begin Data supplied

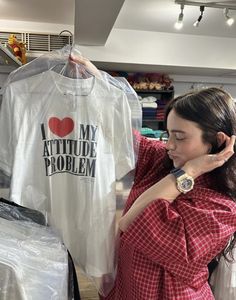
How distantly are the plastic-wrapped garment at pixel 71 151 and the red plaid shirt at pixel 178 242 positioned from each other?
0.42 feet

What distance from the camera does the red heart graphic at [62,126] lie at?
97 cm

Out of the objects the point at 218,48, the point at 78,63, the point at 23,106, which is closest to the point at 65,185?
the point at 23,106

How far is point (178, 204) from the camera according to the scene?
2.87 ft

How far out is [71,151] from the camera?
3.21 ft

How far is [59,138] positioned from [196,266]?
592 mm

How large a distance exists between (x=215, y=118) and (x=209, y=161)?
140 mm

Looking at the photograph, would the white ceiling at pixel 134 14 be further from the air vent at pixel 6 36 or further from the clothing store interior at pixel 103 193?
the clothing store interior at pixel 103 193

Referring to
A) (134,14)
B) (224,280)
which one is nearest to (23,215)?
(224,280)

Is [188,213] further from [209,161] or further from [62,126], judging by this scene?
[62,126]

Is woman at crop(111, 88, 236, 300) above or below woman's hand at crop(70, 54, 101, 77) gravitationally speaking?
below

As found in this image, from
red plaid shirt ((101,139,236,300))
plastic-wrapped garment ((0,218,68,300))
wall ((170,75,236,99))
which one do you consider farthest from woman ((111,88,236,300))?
wall ((170,75,236,99))

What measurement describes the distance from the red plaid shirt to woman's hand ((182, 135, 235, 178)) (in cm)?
8

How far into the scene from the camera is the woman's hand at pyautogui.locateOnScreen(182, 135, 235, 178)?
0.85 m

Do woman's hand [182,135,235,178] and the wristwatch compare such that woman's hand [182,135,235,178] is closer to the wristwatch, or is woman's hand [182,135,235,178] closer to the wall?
the wristwatch
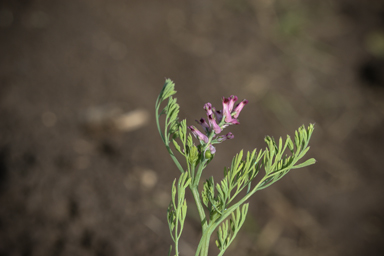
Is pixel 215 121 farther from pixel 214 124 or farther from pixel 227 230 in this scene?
pixel 227 230

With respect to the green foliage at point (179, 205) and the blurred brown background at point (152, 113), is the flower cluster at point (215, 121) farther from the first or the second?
the blurred brown background at point (152, 113)

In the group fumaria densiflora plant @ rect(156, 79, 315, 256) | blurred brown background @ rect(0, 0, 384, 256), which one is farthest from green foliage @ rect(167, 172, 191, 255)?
blurred brown background @ rect(0, 0, 384, 256)

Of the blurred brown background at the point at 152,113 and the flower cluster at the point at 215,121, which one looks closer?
the flower cluster at the point at 215,121

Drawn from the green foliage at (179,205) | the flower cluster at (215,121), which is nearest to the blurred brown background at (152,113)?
the green foliage at (179,205)

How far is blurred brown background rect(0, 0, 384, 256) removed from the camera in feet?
4.05

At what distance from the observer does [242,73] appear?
2.16 m

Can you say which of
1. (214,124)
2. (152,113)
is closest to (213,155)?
(214,124)

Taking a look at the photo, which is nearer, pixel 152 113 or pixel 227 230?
pixel 227 230

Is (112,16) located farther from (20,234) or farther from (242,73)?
(20,234)

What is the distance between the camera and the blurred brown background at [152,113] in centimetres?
123

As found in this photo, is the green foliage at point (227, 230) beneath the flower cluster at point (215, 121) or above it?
beneath

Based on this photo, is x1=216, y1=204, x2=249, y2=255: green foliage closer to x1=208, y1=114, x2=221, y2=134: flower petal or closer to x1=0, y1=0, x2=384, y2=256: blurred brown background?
x1=208, y1=114, x2=221, y2=134: flower petal

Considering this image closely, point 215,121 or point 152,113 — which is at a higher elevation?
point 152,113

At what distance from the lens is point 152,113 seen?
1701 millimetres
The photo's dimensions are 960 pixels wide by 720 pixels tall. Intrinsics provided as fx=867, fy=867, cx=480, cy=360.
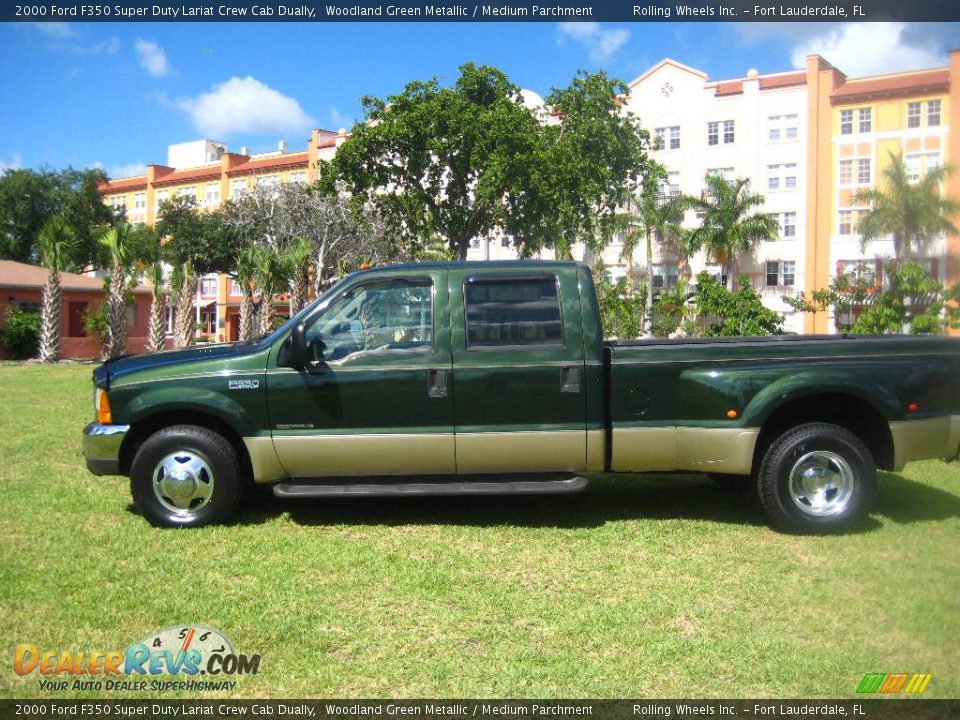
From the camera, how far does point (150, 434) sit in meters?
6.66

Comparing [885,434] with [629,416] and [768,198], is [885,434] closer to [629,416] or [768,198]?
[629,416]

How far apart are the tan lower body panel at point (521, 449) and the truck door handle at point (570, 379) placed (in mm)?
314

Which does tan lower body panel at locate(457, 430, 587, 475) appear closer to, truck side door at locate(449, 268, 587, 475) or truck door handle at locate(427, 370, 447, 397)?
truck side door at locate(449, 268, 587, 475)

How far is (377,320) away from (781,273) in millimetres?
48906

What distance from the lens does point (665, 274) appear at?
55.0m

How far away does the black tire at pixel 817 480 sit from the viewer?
6258 millimetres

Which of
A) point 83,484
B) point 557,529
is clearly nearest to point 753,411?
point 557,529

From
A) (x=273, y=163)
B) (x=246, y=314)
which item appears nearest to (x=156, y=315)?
(x=246, y=314)

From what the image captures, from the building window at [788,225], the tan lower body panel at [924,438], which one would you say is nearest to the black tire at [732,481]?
the tan lower body panel at [924,438]

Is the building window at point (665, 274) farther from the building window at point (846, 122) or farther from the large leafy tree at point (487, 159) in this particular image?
the large leafy tree at point (487, 159)

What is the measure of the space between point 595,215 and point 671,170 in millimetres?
20911

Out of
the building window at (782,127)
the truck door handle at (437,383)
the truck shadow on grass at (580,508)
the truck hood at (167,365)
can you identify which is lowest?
the truck shadow on grass at (580,508)

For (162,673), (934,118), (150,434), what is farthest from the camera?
(934,118)

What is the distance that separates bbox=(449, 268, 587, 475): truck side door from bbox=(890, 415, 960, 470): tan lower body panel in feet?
7.50
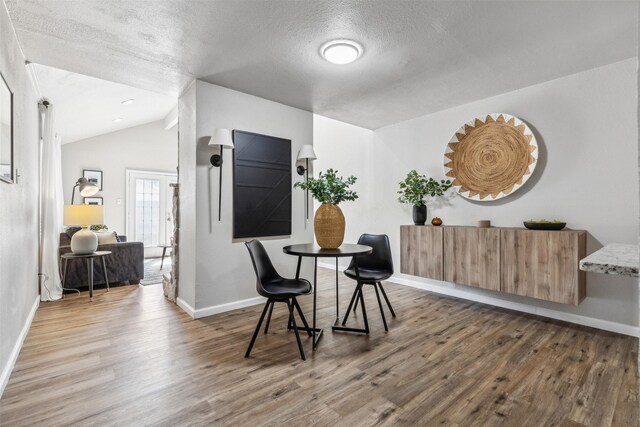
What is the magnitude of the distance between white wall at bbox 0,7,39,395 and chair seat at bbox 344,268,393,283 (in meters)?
2.45

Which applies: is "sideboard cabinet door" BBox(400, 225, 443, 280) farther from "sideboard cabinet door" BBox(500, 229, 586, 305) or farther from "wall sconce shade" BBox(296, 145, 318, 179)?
"wall sconce shade" BBox(296, 145, 318, 179)

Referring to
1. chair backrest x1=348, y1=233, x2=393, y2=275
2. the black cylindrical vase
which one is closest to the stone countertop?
chair backrest x1=348, y1=233, x2=393, y2=275

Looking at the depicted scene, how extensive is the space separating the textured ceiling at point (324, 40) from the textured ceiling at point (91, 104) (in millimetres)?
872

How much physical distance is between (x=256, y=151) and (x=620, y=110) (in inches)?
140

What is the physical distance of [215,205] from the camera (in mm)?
3203

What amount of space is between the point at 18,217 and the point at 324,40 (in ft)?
9.09

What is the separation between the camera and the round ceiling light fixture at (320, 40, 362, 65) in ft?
7.85

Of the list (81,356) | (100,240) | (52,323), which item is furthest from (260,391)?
(100,240)

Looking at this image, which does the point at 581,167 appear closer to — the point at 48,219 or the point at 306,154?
the point at 306,154

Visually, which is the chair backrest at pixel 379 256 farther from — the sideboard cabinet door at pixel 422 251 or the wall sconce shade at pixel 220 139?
the wall sconce shade at pixel 220 139

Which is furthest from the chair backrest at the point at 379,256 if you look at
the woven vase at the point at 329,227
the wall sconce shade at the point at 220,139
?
the wall sconce shade at the point at 220,139

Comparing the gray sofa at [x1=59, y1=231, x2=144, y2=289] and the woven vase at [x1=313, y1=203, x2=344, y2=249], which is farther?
the gray sofa at [x1=59, y1=231, x2=144, y2=289]

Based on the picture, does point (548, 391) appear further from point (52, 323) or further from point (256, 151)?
point (52, 323)

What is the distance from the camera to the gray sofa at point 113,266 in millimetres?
3996
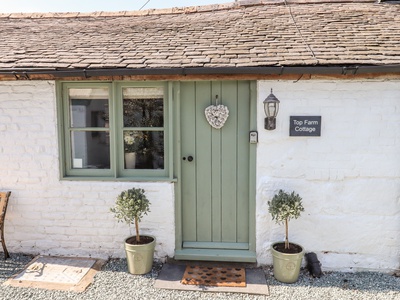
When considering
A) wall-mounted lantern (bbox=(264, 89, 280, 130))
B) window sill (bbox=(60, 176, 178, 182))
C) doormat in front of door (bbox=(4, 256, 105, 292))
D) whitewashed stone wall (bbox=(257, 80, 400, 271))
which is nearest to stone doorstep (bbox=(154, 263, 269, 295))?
whitewashed stone wall (bbox=(257, 80, 400, 271))

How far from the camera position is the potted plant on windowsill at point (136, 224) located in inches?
153

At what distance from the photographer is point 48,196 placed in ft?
14.5

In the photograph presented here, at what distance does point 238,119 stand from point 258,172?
0.75 meters

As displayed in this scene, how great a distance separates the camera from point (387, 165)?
400 cm

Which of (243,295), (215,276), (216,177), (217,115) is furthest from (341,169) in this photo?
(215,276)

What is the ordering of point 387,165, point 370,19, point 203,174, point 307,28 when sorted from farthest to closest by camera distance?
point 370,19, point 307,28, point 203,174, point 387,165

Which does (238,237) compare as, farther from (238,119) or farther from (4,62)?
(4,62)

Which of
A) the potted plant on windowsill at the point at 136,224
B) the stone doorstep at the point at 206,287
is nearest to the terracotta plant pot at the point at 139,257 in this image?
the potted plant on windowsill at the point at 136,224

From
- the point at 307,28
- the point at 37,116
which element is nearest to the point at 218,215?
the point at 37,116

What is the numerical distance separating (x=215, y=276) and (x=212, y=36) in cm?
343

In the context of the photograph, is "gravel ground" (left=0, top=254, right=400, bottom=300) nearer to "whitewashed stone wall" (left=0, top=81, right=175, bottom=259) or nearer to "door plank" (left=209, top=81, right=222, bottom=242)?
"whitewashed stone wall" (left=0, top=81, right=175, bottom=259)

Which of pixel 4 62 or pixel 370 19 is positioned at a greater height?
pixel 370 19

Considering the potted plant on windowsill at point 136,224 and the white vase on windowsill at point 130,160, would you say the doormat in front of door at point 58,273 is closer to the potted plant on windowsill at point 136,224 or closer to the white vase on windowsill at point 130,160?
the potted plant on windowsill at point 136,224

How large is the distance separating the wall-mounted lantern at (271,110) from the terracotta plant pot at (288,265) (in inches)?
61.1
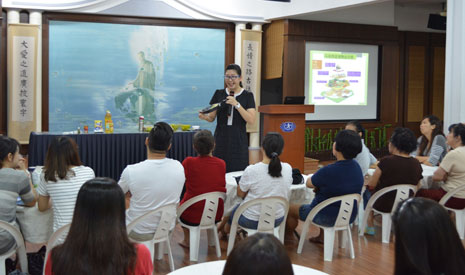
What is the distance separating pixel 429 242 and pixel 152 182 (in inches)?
95.4

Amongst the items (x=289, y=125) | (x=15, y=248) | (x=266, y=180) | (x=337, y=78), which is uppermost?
(x=337, y=78)

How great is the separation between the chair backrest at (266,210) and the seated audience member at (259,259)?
2580 millimetres

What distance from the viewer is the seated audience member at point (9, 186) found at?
3.17 meters

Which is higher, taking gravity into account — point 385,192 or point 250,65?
point 250,65

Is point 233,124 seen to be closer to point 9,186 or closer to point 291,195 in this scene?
point 291,195

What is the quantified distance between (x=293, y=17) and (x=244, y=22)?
0.94m

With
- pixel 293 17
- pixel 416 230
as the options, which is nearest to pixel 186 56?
pixel 293 17

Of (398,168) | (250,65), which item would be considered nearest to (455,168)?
(398,168)

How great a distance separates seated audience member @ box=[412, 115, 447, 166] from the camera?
18.7 ft

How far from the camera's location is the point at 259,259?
1.24 metres

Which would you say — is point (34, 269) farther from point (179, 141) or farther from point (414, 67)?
point (414, 67)

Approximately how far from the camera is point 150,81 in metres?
9.62

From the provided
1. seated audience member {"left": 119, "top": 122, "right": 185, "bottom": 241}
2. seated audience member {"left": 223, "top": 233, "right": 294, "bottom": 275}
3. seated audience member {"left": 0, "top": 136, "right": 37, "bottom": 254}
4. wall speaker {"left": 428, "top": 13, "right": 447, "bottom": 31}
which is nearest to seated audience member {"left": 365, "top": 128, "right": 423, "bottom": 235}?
seated audience member {"left": 119, "top": 122, "right": 185, "bottom": 241}

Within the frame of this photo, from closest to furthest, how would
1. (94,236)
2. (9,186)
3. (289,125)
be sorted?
(94,236) → (9,186) → (289,125)
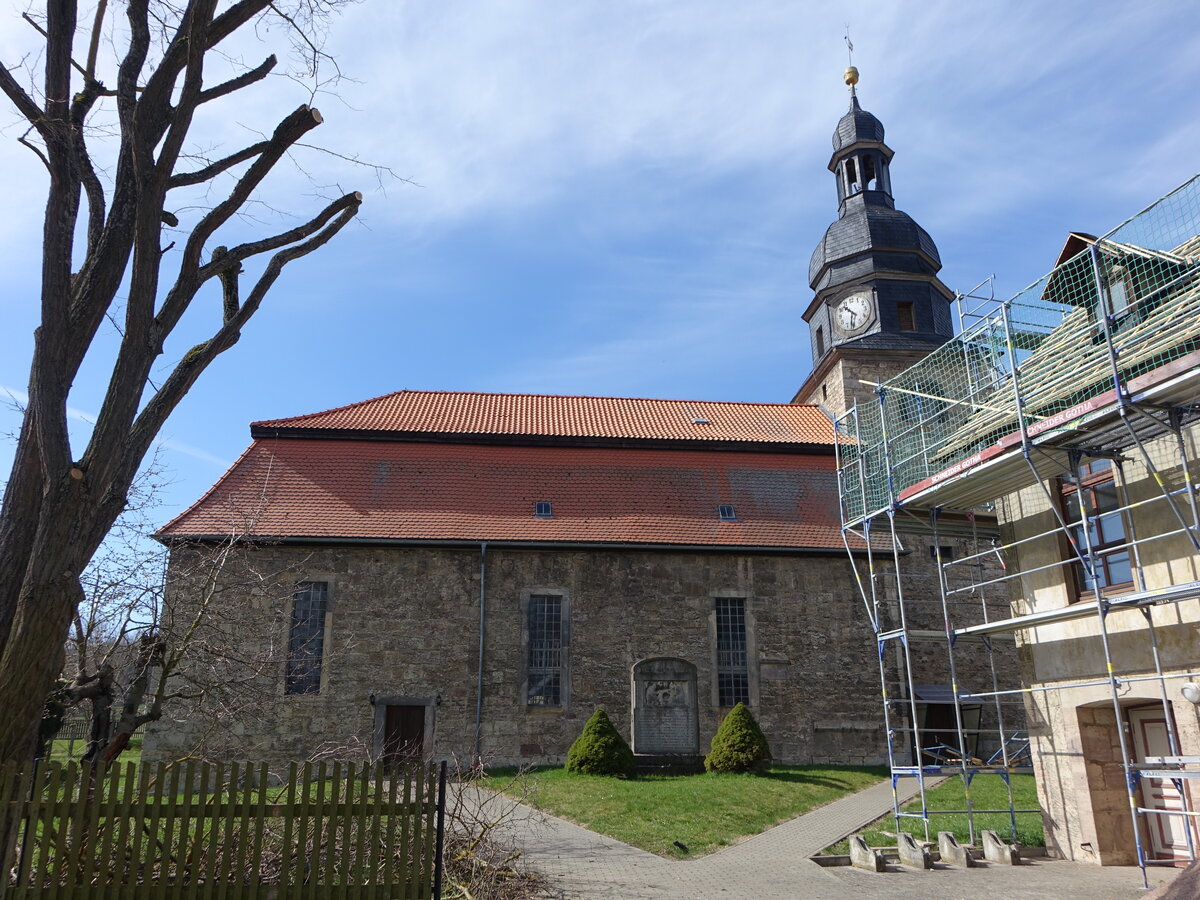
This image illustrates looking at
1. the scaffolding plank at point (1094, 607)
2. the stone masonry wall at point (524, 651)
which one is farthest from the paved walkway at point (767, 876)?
the stone masonry wall at point (524, 651)

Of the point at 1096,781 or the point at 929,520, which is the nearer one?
the point at 1096,781

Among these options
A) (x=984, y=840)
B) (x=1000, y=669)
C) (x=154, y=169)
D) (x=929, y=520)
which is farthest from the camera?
(x=1000, y=669)

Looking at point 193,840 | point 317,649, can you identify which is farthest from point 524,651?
point 193,840

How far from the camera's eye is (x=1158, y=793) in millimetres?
9984

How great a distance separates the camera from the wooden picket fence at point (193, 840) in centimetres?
600

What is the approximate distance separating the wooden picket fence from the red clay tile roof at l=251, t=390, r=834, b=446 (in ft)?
48.3

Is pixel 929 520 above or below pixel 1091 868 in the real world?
above

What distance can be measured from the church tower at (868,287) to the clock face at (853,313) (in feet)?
0.09

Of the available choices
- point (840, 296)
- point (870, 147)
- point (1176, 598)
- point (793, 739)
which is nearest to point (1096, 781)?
point (1176, 598)

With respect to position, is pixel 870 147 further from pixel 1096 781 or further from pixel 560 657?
pixel 1096 781

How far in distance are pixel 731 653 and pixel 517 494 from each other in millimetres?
5850

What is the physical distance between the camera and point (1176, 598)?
8430 millimetres

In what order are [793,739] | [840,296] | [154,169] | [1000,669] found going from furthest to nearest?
[840,296] → [1000,669] → [793,739] → [154,169]

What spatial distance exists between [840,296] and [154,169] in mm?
22222
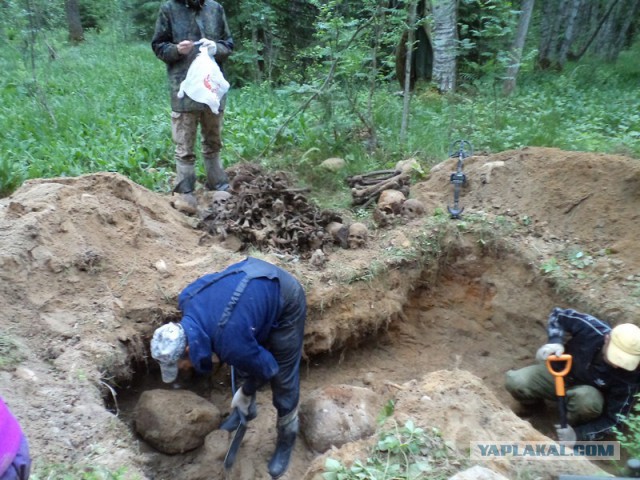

end Data supplied

What to do>
Pull out each line of the data above that contains the word "furthest", and list those lines in the order they appear.

Exercise answer>
Of the list (81,356) | (100,240) | (52,323), which item is furthest from (260,391)?
Which is furthest from the chair backrest at the point at 379,256 if you look at
Which of (243,295), (215,276), (216,177), (217,115) is furthest from (341,169) in this photo?
Within the frame of this photo, from closest to furthest, how would
In what order are [793,739] | [840,296] | [154,169] | [1000,669] found going from furthest to nearest?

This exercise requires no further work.